The next-generation Amazon Fire TV Cube is seen in an undated handout image.
The next-generation Amazon Fire TV Cube is seen in an undated handout image. (Photo courtesy Amazon, Graphic by The Desk)

A new version of Amazon’s premium streaming device will include upscale technology that will make low-resolution content look like it was shot and produced in ultra-high definition (UHD/4K), the company announced this week.

The next-generation Amazon Fire TV Cube will incorporate “Super Resolution Upscaling,” which will convert high-definition content into UHD for better detail, contrast and clarity, the company said in a statement.

“With Super Resolution Upscaling, content — from movies originally made in HD to grainy family photos — will look sharper on a 4K display,” an Amazon spokesperson said in a statement.

The $140 device is currently available to pre-order on the Amazon website and will be released on October 27.

In addition to the upscale technology, Amazon says its next-generation Fire TV Cube has a few more tricks up its sleeve, including support for the new wireless data standard Wi-Fi 6E, which promises faster video streaming on Internet connections that support it.

The Amazon Fire TV Cube also includes an HDMI input, which allows streamers to control their cable boxes, Blu-Ray players and other devices with their Alexa remote.

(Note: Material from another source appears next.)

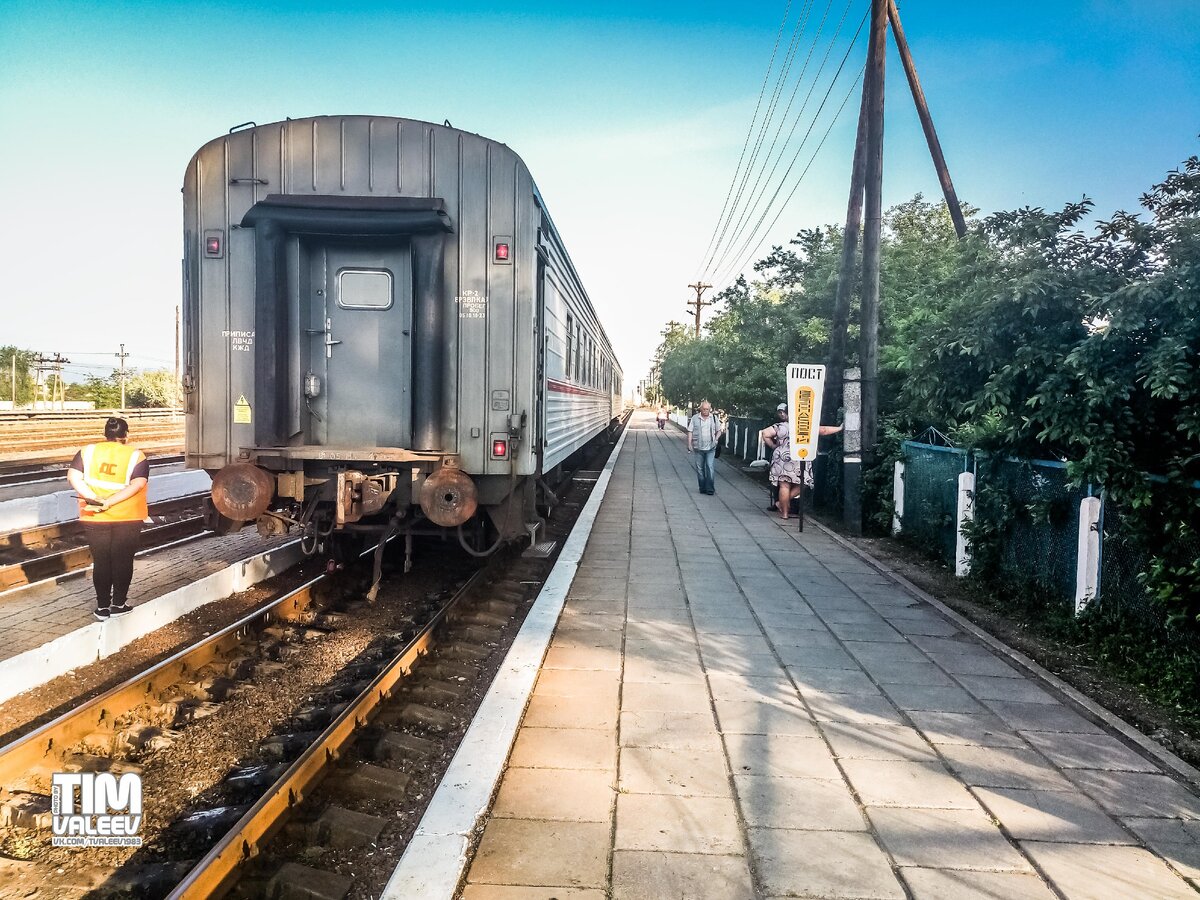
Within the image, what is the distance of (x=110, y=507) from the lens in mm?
5824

The remote is getting an upgrade too: Amazon is bundling the new Fire TV Cube with its Alexa Voice Remote Pro, which includes backlit keys, a dedicated button for pairing Bluetooth headphones and two customizable shortcut buttons.

One thing the Fire TV Cube won’t come with is an HDMI cable for connecting the device to a television set — customers will have to buy that separately. Thankfully, Amazon’s own line of HDMI cables cost just a few dollars and come in a wide variety of lengths.

The Alexa Voice Remote Pro is also compatible with many of Amazon’s line of Fire TV devices, including its popular Fire TV Sticks and the older-generation Fire TV Cube. Streamers can buy the Amazon Voice Remote Pro separately for $35, though it won’t be released until mid-November.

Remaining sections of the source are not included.